Problems to work on
- 1) Answer these from the passage on net terms financing for janitorial supply distributors, one per line:
(a) What value does it give for the global janitorial supplies and services market in 2024?
(b) What projected CAGR does it state for that market?
(c) Which three payment terms does it say a credit check helps distributors assign to buyers?
- 2) According to the passage on net terms financing for janitorial supply distributors, why do janitorial and sanitation buyers often prefer extended payment terms? Answer in one to three sentences.
- 3) In the passage on net terms financing for janitorial supply distributors, reproduce the section starting with "- Credit checks" and going on through "Net 90 terms.".

Quoted text
§ §
Janitorial and sanitation supply distributors face a structural financial challenge: commercial clients often expect Net 60 payment terms, while suppliers may require payment much sooner for bulk inventory, chemicals, paper products, floor care equipment, and safety supplies. This timing gap, where distributors pay upfront or on short supplier terms while waiting weeks for collections, can turn profitable growth into a cash flow strain. With the global janitorial supplies and services market valued at $448.91 billion in 2024 and projected to grow at a 7.55% CAGR, modern net terms financing solutions help distributors offer competitive payment terms without sacrificing cash flow or taking on unnecessary credit risk.
Key Takeaways
- Net 60 can support larger B2B orders: Janitorial and sanitation buyers often prefer extended terms because their own cash inflows, approval cycles, and procurement processes do not always align with delivery dates.
- Cash flow risk grows with sales volume: More Net 60 sales can mean more cash tied up in accounts receivable unless distributors use a financing or AR automation strategy.
- Credit checks matter before terms are offered: A strong business credit check process helps distributors decide which buyers qualify for Net 30, Net 60, or Net 90 terms.
§ §
Source data
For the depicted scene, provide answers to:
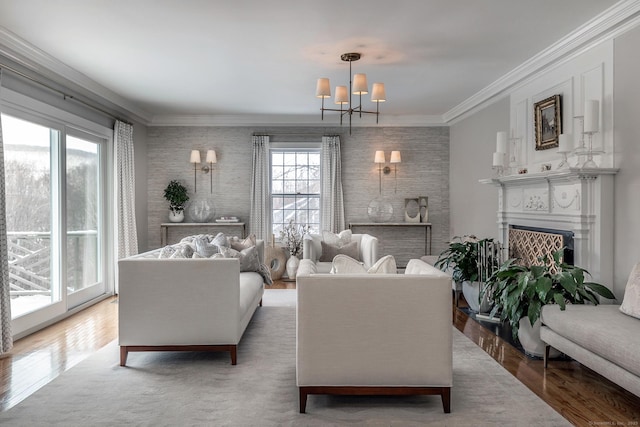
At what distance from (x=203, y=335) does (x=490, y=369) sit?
6.72 feet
§ §
Results for the exercise
- 1)
(a) $448.91 billion
(b) 7.55%
(c) Net 30, Net 60, and Net 90

- 2) They often prefer extended terms because their own cash inflows, approval cycles, and procurement processes do not always align with delivery dates.

- 3)
- Credit checks matter before terms are offered: A strong business credit check process helps distributors decide which buyers qualify for Net 30, Net 60, or Net 90 terms.